Step-by-step explanation:
Following the I/O Model of above-average returns, the main answer for Uber or Lyft to withstand price wars and maintain profitability would be to develop new capabilities. By focusing on capabilities, they can differentiate their service, add value to their customers, and create a competitive advantage that is not solely based on price. Price wars, as exemplified by the airline industry, can lead to reduced profits and even drive companies out of business once an incumbent reclaims the market share and raises prices. Furthermore, a company like a messenger service reaping the benefits of lower gasoline prices illustrates that lower operational costs allow for expansion and increased supply without necessarily lowering prices.
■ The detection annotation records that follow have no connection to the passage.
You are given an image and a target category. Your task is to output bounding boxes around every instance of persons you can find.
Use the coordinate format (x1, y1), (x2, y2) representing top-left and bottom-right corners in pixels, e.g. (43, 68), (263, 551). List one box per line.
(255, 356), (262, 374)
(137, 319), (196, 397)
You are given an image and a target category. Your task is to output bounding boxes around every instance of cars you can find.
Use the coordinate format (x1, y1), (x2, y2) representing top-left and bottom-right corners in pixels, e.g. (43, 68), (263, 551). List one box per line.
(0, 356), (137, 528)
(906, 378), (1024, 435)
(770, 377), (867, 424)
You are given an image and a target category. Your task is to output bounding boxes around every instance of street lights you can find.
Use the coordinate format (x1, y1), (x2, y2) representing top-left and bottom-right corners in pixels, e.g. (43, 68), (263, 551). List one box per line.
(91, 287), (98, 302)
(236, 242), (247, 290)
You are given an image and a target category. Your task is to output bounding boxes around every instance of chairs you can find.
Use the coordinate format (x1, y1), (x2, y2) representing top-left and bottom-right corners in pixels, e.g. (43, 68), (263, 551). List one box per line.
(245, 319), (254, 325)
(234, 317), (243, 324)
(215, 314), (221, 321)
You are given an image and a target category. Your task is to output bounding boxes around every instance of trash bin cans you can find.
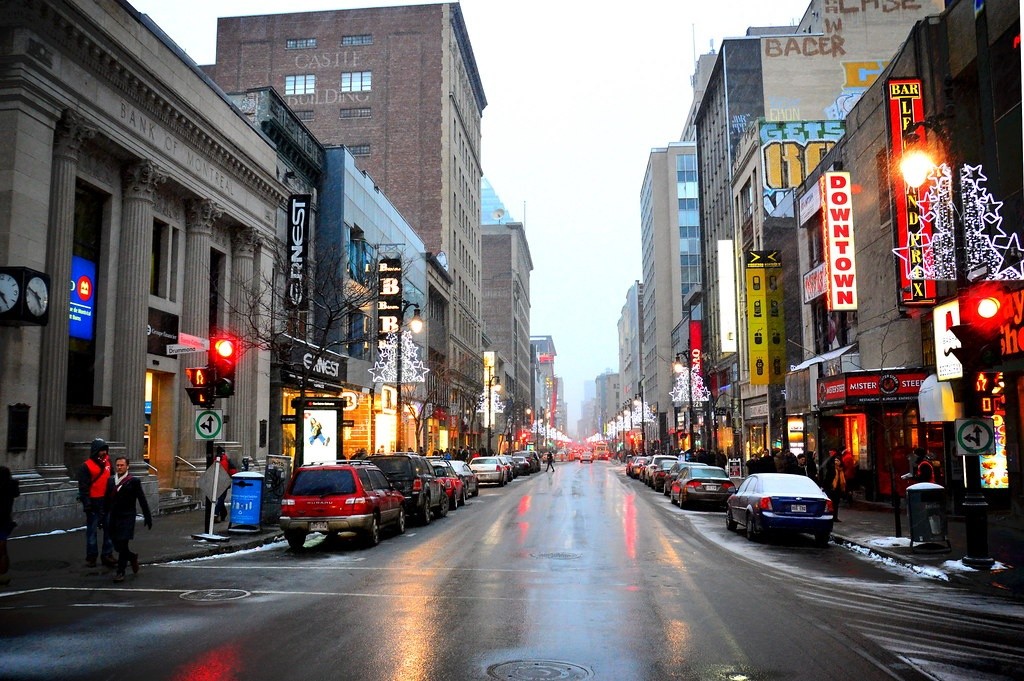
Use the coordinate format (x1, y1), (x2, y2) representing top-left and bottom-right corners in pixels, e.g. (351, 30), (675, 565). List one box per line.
(906, 483), (953, 554)
(229, 472), (264, 534)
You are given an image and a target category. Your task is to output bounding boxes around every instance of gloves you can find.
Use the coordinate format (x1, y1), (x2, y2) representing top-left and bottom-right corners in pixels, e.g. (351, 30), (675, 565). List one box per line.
(143, 517), (152, 529)
(82, 506), (90, 512)
(96, 518), (105, 529)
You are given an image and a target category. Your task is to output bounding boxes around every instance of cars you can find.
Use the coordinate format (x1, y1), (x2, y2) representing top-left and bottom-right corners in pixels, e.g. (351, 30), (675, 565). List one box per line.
(624, 454), (709, 496)
(670, 465), (737, 511)
(424, 449), (541, 523)
(725, 472), (835, 546)
(544, 449), (609, 464)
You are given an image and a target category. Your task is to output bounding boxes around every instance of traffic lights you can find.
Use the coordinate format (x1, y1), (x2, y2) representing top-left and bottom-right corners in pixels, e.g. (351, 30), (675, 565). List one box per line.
(184, 366), (212, 407)
(948, 321), (987, 375)
(977, 296), (1001, 320)
(213, 339), (236, 396)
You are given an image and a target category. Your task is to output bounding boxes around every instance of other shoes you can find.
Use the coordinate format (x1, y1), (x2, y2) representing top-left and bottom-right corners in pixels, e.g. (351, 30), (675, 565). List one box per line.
(220, 520), (227, 522)
(87, 558), (97, 567)
(832, 517), (842, 523)
(113, 570), (125, 582)
(101, 554), (118, 565)
(214, 515), (221, 524)
(132, 553), (139, 573)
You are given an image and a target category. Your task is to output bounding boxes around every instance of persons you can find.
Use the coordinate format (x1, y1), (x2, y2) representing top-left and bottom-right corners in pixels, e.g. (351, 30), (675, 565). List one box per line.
(747, 448), (817, 483)
(902, 448), (936, 483)
(669, 446), (727, 468)
(79, 438), (118, 566)
(629, 450), (633, 455)
(350, 448), (367, 460)
(213, 446), (237, 522)
(309, 418), (329, 446)
(98, 457), (152, 581)
(642, 449), (666, 456)
(819, 447), (855, 522)
(407, 444), (493, 461)
(545, 452), (554, 472)
(378, 445), (384, 452)
(0, 465), (19, 587)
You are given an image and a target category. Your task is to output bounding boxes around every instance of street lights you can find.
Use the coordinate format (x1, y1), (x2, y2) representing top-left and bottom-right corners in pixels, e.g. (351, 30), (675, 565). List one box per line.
(487, 365), (501, 456)
(898, 120), (995, 570)
(633, 386), (646, 456)
(522, 397), (531, 450)
(396, 299), (424, 453)
(623, 399), (634, 456)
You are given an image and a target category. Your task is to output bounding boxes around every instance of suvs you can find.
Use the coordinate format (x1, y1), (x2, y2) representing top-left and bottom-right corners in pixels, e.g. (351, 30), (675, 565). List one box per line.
(277, 458), (408, 550)
(359, 451), (450, 528)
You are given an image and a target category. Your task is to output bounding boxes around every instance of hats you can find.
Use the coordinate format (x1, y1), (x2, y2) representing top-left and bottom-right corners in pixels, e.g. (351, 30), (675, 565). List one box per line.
(913, 448), (926, 456)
For ride-hailing companies, developing capabilities could involve enhancing customer service, expanding ride options, or investing in technology such as autonomous driving.In conclusion, in an industry where prices tend to gravitate towards the minimum, companies should strive to acquire new resources and develop new services to stand out. Innovation and diversification lead to a sustainable business model beyond competing on price alone. Thus, developing new capabilities is a strategic move to ensure above-average returns in a competitive market.